İşte kıyıdan, iki yanı görkemli palmiyelerle bezeli yolda o adacığa, müzeye doğru ilerlerken sanki bir ayine, bir törene katılmış gibi hissediyordum. O boz bulanık çöl renkleri içinde ileride bir vaha beni bekliyordu. O vahanın ortasında yükselen taş kitle, o devasa “heykel”in kırık, köşeli yüzlerce (binlerce?) yüzeyinden ışık yansıyordu.

İslam dünyasının onuru

Müzeden içeri girdim. Gözlerim daha çok kamaştı. Dışarıdan taş kütle gibi görünen yapının içi ışığa teslim olmuştu.

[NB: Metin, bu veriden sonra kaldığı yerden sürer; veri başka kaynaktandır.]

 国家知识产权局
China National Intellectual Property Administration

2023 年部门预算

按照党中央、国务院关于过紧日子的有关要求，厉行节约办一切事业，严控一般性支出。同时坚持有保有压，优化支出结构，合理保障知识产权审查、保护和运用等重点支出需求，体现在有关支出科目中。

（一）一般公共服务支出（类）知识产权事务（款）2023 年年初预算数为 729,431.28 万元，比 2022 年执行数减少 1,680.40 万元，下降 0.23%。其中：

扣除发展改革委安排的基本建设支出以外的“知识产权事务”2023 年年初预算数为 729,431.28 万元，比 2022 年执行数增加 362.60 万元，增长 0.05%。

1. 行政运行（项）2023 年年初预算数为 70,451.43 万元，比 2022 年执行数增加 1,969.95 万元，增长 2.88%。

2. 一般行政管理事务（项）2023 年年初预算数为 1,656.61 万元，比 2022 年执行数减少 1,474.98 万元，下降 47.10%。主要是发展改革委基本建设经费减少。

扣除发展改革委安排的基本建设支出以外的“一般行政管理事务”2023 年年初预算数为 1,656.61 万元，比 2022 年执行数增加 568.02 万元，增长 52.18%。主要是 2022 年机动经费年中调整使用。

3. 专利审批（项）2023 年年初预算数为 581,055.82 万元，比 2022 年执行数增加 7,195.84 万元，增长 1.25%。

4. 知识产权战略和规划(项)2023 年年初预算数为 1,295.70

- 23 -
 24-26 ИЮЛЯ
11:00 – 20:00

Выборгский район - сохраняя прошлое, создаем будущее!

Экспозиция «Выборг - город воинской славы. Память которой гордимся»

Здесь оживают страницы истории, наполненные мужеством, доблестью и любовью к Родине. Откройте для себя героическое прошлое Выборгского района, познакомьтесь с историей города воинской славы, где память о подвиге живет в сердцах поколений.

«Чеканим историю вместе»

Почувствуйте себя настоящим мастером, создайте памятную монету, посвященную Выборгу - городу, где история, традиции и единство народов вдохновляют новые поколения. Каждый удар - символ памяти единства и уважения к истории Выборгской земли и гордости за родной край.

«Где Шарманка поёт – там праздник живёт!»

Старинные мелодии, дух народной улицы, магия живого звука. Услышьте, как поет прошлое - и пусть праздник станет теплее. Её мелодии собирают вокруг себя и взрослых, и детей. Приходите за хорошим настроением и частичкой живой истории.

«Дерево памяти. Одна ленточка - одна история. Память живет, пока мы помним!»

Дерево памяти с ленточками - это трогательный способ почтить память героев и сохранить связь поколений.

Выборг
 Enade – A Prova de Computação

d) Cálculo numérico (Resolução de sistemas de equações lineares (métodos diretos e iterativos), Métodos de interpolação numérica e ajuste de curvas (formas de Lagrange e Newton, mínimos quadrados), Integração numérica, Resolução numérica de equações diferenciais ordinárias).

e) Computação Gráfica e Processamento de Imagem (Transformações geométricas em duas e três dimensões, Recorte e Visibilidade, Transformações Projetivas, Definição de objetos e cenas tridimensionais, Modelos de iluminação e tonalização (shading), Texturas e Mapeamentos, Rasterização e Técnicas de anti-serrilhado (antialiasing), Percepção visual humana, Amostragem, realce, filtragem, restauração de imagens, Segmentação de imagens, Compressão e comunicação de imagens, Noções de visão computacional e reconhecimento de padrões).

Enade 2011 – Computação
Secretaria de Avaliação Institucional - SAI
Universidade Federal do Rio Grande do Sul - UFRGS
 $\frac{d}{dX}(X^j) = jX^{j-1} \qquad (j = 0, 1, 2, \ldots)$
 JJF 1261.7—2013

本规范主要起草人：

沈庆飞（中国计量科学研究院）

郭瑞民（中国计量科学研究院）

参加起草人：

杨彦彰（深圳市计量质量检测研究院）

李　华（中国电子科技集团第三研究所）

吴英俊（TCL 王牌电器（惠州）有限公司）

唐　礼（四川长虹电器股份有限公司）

Yapı, ortadaki dev bir avlunun çevresinde 5 kat yükseliyordu. En tepede ışık yansıtan parçalardan oluşmuş çelik bir kubbe, aşağı inerken silindir sekizgene, sekizgen karelere, kareler üçgenlere dönüşüyordu… Ve bu geometrik şekiller akıl almaz ışık ve gölge oyunlarına yer veriyordu. I. M. Pei, aradığı “İslamın Özü”nü, Kahire’deki İbni Tulun Camii’nden ve avlusundaki 13. yüzyıldan kalma şadırvandan esinlenmiş… (Anlatmayı sürdürürsem, sayfalar yetmeyecek….)

İçeride sadece mimariye, ışık ve gölge oyunlarına, boşluğu saran malzemeye, geometriye, mekânın büyüsüne kapılıyorsunuz. Sergilenen eserlerle büyülenmeniz içinse, katlardan içeri, yarı loş ve küçük bölümlere girmeniz gerek. Orada da yok yok. Parayı bastırıp en değerli koleksiyonları almışlar. 7. yüzyılla 19. yüzyıl arasındaki el yazmaları, seramik, metal, cam, fildişi, ahşap, dokuma, değerli taş koleksiyonları… Bizden İznik’ler göz kamaştırıcı…

Hafta içi bir gün ve müze tıklım tıklım, yerli ve yabancı ziyaretçi dolu. Giriş ücretsiz… Dünya, Doha’ya akın ediyor bu müzeyi görmek için. Bu durum beni şaşırtınca, beni gezdiren yetkili, “Ne de olsa burası İslam dünyasının onuru” dedi… Bu söz içime işledi.

Çağrışımlar

Yedi yıldır İslamlığıyla övünen bir hükümet yönetiyor benim ülkemi. Hem de öyle bir övünme ve diklenme ki bu, milleti her ama her konuda ikiye ayırmış, taraf kılmış durumdalar... Dünyaya, Türkiye’yi, benim ülkemi “Ilımlı İslam” yaftasıyla tescillendirme işini başardılar! Hani nerede “İslam dünyasının onuru” diyebilecekleri bir icraat? Bir yapı, bir taş üzerine taş koyma? Yaptılar da ben mi bilmiyorum? Kara çarşaf ve şalvarın çoğalması, demokrasi ve özgürlük diye kadınların, kızların kapanması, imam hatip ya da Kuran kursları ya da birbirinden çirkin müteahhit işi camilerden söz etmiyorum.

Yalnız İslama değil, bir ülkeye, bir kente, uygarlığa onur veren yapılarımız nerede? Benim bildiğim bunlar hâlâ Osmanlı’dan kalma. Türkiye’nin hangi yanına giderseniz gidin, bugün en korkunç, en gariban, en hilkat garibesi yapılar, devlete ait yapılar değil mi?

Kimi zaman bir müze koca bir toplumu dö- nüştürebilir. Doha’daki müzeyi gezen bir insanın kötülük, hırsızlık yapabileceğini, başkasının hakkını yiyebileceğini, şiddete başvurabileceğini düşünmüyorum.